▶ _Records from a collection_:

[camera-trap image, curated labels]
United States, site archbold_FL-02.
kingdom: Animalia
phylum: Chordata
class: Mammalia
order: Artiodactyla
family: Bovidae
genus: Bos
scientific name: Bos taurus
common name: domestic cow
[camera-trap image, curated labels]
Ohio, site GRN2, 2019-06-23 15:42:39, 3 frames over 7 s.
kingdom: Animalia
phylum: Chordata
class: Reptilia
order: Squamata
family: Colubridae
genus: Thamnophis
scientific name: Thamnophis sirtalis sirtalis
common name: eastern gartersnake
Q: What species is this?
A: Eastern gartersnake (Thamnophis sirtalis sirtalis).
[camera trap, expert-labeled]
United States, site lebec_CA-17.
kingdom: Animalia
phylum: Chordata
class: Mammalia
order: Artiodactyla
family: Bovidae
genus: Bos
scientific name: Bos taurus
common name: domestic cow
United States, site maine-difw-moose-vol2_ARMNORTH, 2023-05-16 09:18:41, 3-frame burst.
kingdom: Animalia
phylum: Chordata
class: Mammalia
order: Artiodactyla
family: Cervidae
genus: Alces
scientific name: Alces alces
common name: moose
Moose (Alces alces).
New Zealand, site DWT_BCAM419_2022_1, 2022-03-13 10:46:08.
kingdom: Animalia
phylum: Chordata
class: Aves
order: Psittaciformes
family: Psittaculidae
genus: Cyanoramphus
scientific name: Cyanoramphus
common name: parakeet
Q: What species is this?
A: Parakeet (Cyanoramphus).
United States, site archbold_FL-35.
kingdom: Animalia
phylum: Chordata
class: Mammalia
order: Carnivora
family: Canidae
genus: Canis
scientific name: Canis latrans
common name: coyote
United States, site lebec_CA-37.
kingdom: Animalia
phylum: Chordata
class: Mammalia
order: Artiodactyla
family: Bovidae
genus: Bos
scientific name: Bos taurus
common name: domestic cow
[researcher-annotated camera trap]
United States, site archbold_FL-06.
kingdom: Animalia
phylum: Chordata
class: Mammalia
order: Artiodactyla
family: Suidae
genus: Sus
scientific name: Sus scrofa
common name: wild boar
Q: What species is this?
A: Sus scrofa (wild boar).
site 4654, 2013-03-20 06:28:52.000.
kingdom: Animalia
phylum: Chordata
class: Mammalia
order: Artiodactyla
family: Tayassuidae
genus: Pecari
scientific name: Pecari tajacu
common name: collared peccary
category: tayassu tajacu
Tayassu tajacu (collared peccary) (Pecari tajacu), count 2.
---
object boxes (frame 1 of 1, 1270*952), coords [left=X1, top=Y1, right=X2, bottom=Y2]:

▶ _ASSIGNED TASK_: If a line in the entries contains the word "scientific", copy that line out.

▶ _EXERCISE SOLUTION_:
scientific name: Bos taurus
scientific name: Thamnophis sirtalis sirtalis
scientific name: Bos taurus
scientific name: Alces alces
scientific name: Cyanoramphus
scientific name: Canis latrans
scientific name: Bos taurus
scientific name: Sus scrofa
scientific name: Pecari tajacu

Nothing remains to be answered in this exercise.